There are several linguistics schools. One famous one, for its technical impact on software but eventual failure to fully deliver in the language area, is the Anglo-Saxon structuralism. Its most famous personality is Noam Chomsky.

Its basic concept is the existence of a Universal Grammar structuring of all natural languages. This school influences:

  • the EDP approach of languages support for two decades through the "globalization" doctrine,
  • the IETF through the internationalization RFCs of Harald Alvestrand, which apply it to the Internet,
  • the entire world through the "shaping the world" US knowledge war strategy.

[edit] Globalization

Globalization was first an IBM attempt to remove the language barrier between IBM computers and their respective foreign users. As described by its main thinker, Mark Davis (former IBM, and now Google), the President of Unicode, and co-author of the RFC 4646 with Addison Philips (his counterpart at Yahoo!) Globalization comprises:

  • internationalizing the English support of the medium (the Internet) by using Unicode to support every character set.
  • localizing computers in using the Unicode CLDR project of "locale" files.
  • langtagging the content in order to permit its consistent filtering and support throughout IDNs, locales, applications, search engines, etc.

This analysis is based on the idea that a Universal Grammar does exist, to where what is good for English is truly good for other languages as well. This means that internationalizing English to support every language is legitimate and will be transparent to users (and rewarding for the English speaking industry and e-commerce).

[edit] Multilingualization

Unfortunately, there is no Universal Grammar, even if there are semiotic common practices. We now know that human languages do not work that way: and human beings are not just IBM machines or Google users. Moreover, there are far more languages than the 130 languages that are supported by the Unicode CLDR locale files (20,000 language entities should be langtagged by ISO 639-6).

We can currently observe the impact of this confusion with the proposed WG-IDNABIS charter - eight years after China, India, Russia, Israel, etc. started using IDNs, and presented them at an ICANN general meeting at the request of the NTIA, and the IETF then rushed a WG-IDNA in order to document them along a structuralist vision. "the IDNAbis [] work arose as a consequence of experiences and problems with IDNA2003, which ICANN did its best to implement. The initiative arose out of IETF contributors' efforts to improve the specifications and to reduce various kinds of confusion and potential abuse." (Vint Cerf).

Linguistic diversity obliges us to investigate and respect the complex ways of the language utterance in order to devise the solutions that permit the Internet to equally support every language and speaker.

[edit] ISO 3166/639-6 vs. IETF Langtags

Countries, scripts, and administrative and normative languages are fundamental referents of the reality of the world and of the Information society.
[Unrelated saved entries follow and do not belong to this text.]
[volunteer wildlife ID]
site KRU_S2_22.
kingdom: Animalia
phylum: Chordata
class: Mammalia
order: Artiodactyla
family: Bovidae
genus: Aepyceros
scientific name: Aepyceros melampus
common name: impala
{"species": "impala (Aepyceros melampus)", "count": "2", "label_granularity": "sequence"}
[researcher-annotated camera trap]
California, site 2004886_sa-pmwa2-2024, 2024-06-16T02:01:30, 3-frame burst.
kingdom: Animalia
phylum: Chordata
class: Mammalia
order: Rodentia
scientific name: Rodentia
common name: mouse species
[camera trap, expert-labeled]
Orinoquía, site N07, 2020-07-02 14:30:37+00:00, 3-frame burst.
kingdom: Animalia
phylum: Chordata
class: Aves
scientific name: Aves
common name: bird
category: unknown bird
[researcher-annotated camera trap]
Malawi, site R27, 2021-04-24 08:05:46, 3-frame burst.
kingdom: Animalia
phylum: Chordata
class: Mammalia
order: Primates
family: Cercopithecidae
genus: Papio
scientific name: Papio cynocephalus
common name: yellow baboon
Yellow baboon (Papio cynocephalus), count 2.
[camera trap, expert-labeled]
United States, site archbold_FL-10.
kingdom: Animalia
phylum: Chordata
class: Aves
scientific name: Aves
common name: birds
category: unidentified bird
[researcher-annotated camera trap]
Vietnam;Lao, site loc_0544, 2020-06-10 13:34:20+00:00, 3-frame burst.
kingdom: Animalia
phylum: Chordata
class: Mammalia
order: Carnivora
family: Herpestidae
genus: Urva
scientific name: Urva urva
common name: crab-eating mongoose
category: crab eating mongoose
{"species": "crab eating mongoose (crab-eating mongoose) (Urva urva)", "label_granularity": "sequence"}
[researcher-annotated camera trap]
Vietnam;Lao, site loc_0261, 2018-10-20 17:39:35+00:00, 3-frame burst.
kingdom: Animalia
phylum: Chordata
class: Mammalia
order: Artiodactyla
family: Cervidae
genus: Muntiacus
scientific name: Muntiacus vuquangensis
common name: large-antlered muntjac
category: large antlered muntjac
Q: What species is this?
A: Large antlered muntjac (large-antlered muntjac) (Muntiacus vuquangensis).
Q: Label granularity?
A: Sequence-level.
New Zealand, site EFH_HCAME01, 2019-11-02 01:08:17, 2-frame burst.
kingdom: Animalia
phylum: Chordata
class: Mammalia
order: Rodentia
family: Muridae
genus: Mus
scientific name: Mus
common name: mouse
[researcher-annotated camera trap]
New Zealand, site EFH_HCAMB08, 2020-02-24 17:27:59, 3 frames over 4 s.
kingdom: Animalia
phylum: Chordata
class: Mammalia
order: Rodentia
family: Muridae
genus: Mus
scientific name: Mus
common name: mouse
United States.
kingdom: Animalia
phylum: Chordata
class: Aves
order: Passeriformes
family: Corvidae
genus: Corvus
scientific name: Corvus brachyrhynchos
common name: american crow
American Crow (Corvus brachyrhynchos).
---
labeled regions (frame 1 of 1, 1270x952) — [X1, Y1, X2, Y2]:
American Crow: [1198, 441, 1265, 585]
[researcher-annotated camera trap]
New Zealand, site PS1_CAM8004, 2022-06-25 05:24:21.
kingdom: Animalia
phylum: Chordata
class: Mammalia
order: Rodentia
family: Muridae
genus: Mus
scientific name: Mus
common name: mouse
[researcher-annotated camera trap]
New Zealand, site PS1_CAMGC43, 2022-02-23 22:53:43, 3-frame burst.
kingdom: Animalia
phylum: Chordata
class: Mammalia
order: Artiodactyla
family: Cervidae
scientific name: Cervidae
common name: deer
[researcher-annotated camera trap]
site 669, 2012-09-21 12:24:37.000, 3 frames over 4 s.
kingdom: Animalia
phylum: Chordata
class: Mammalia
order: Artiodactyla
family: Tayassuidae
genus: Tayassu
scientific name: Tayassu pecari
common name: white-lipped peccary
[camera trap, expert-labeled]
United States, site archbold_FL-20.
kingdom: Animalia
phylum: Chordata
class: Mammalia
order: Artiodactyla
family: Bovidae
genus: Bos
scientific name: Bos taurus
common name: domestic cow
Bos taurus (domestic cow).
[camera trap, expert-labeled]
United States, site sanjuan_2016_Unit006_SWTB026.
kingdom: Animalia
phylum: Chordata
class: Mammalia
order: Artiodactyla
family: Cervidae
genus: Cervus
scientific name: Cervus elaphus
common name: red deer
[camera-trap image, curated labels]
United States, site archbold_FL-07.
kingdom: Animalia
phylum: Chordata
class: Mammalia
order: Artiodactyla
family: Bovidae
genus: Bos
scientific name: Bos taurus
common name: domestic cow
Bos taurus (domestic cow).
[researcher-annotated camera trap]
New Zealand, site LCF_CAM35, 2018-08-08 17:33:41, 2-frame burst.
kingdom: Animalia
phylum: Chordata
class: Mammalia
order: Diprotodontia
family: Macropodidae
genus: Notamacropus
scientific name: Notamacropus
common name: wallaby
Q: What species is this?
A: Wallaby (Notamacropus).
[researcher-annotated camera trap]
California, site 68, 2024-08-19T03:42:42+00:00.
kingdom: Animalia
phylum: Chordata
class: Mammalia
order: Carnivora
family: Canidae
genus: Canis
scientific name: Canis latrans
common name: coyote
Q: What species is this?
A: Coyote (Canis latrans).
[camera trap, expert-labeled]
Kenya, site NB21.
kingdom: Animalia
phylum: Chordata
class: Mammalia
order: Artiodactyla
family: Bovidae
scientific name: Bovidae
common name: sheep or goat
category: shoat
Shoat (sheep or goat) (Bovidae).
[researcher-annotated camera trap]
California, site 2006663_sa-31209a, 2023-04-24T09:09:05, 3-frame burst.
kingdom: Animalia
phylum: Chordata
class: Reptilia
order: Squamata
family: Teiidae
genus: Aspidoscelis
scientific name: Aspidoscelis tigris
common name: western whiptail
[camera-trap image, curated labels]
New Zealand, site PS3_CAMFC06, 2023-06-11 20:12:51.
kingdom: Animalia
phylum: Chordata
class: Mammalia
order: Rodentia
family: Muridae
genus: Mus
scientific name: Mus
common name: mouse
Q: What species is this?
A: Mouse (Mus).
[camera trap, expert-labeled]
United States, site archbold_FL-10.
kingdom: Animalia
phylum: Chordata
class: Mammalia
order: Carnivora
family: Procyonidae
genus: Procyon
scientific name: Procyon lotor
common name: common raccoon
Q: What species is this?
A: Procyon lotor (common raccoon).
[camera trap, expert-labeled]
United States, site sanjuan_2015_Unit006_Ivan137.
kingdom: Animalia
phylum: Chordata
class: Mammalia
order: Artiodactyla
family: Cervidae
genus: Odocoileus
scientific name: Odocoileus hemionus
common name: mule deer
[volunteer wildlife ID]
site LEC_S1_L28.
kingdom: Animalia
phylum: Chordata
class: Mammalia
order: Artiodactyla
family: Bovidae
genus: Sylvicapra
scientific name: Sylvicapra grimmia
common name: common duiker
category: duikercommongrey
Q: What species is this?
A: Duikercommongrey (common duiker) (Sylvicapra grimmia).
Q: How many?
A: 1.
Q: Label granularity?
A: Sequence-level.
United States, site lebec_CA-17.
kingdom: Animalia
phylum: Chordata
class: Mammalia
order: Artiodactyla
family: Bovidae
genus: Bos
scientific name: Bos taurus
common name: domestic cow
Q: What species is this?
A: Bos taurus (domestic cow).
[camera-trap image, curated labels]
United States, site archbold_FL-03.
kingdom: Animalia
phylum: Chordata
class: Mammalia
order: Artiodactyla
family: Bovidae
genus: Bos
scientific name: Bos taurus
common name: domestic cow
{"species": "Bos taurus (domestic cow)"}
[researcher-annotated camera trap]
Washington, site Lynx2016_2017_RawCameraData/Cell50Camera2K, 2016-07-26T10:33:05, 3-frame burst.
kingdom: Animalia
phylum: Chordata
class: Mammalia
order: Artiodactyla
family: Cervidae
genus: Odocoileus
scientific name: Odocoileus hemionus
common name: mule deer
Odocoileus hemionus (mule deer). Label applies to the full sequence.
They are internationally standardized by ISO 3166 of ISO/TC46 (I made it the reference for cyberworld in 1978, which makes me interested in its possible corruption). ISO 3166 documents the countries, their languages and scripts. There are consistent WTO and WIPO agreements over its support, Human Rights concerning the linguistic diversity, and the unanimous WSIS (World Summit on the Information Society) positions about multilingualism.

A text was proposed at the IETF by Unicode experts to document their language tagging. It was twice defeated in the IETF Last Call as an independent submission. Randy Preshun (WG-LTRU Chair) sponsored it to become an IETF RFC. This text did not want to consider interoperability with ISO 3166. If it was generalized to the Internet through its IANA registry, it would eventually confuse the technical and cultural support of language diversity enough to practically impeach the deployment of a truly multilingual Internet.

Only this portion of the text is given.